Ditto for Stardust's too-obvious romantic comedy template. We know the bickering hero and heroine will fall for each other in the end, and it all plays out more or less as expected -- which is fine in a rom-com with perfect chemistry between the leads. Here, the romance works only in fits and starts, feeling alternately real and contrived.

Then there's Robert De Niro as a (literally) closet gay sky pirate. It's mildly funny at first, but by the time he's dancing around like a can-can girl, it's just lame... (It's tough guy Robert De Niro acting fruity, we get it already.) And we've seen this before, from Monty Python's "Lumberjack Song" to Zorro the Gay Blade. Yet it goes on, waaay past the punchline after that, all the way to a truly gay (in the worst sense of the word) "come out and be happy" message that totally takes us out of the film. Thank you again, Hollywood Gay Mafia.

Parents beware, too, the creepier aspects of the wicked witch element. Animals are sacrificed, entrails are read. (Albeit mostly off-camera. And not to worry, the furry woodland creatures get their revenge in the end.)

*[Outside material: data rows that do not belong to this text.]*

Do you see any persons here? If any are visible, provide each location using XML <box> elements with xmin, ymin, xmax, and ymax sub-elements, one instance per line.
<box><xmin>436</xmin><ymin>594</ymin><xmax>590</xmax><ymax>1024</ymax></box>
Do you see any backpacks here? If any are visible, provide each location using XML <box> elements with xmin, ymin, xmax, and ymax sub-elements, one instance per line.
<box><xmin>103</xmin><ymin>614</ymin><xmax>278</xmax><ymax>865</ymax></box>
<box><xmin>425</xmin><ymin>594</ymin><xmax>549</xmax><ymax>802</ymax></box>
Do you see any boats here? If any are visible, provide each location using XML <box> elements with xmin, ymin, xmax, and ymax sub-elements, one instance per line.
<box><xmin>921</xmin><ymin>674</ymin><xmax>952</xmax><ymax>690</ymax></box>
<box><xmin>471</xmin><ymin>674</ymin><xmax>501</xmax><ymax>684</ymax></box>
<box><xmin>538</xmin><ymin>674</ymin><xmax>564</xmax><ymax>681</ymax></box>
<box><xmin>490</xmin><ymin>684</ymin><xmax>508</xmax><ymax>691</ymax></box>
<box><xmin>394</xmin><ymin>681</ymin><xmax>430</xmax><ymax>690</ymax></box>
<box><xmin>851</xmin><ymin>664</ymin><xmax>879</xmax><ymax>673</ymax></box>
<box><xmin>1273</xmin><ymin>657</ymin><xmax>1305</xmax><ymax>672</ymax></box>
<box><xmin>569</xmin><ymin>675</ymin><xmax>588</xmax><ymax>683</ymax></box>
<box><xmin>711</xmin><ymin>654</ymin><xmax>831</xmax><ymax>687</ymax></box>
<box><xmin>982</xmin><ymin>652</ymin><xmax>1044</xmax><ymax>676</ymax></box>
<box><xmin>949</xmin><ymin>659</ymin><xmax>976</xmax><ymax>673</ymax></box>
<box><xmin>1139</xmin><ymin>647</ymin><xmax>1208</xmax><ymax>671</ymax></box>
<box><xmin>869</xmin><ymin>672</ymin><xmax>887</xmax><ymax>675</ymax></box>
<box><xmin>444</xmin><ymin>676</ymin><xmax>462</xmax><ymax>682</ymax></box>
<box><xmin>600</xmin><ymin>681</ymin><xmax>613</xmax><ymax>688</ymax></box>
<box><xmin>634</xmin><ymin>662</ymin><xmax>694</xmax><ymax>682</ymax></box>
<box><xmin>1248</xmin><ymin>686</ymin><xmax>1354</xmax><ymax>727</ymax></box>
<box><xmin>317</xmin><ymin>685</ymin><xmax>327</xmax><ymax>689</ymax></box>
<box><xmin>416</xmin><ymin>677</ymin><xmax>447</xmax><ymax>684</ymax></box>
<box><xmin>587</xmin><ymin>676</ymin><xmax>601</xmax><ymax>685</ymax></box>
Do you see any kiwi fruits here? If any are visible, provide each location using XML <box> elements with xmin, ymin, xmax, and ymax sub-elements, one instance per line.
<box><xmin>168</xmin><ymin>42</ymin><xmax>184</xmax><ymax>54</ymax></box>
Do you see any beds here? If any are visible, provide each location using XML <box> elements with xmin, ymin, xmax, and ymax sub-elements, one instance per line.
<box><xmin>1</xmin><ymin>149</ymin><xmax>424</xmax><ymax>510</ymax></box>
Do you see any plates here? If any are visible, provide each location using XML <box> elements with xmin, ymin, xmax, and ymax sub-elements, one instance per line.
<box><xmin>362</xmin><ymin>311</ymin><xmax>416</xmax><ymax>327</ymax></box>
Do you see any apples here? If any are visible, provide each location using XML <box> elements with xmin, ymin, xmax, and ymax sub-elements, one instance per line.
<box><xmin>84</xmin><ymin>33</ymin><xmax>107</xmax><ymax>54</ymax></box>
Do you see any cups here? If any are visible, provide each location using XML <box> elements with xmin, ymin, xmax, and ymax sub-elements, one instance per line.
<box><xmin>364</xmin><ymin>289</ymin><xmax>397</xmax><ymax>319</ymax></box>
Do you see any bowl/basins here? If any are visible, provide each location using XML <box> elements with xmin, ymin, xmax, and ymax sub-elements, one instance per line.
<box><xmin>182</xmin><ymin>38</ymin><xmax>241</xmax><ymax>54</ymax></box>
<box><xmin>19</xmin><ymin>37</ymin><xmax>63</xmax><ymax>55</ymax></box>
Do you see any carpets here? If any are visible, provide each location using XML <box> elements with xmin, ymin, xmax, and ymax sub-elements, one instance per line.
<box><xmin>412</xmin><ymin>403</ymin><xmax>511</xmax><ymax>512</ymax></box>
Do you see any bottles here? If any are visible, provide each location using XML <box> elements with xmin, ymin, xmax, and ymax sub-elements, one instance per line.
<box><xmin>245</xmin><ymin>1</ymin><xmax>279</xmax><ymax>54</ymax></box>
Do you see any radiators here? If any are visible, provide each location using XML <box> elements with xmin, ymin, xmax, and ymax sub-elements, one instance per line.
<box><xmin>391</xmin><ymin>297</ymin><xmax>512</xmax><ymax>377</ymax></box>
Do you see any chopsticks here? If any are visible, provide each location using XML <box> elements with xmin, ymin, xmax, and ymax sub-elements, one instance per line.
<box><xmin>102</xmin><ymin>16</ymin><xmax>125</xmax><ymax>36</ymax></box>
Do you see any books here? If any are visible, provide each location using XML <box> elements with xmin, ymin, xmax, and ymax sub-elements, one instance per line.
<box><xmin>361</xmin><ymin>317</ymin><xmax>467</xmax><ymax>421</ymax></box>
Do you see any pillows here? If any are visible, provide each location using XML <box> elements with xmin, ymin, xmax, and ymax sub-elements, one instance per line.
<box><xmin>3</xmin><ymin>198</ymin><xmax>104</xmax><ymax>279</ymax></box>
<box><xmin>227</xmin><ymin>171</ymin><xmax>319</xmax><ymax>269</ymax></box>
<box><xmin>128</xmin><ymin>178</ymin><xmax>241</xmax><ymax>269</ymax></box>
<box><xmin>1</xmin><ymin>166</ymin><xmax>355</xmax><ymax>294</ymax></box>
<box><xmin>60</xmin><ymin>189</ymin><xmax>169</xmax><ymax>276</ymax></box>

...Which all sounds like a thumbs-down, right? Not really. It's an entertaining, mostly original flick that's hard not to enjoy. Just don't expect it to abide with you long after, like the great ones do.

Nor, given all the flaming pirates and witchcraft, can we expect it to become the church youth group, movie night favorite Princess Bride became on its way to universally-loved "modern classic" status.

Bottom line, good film, but I guess I'm still just waiting for that breath of truly fresh air.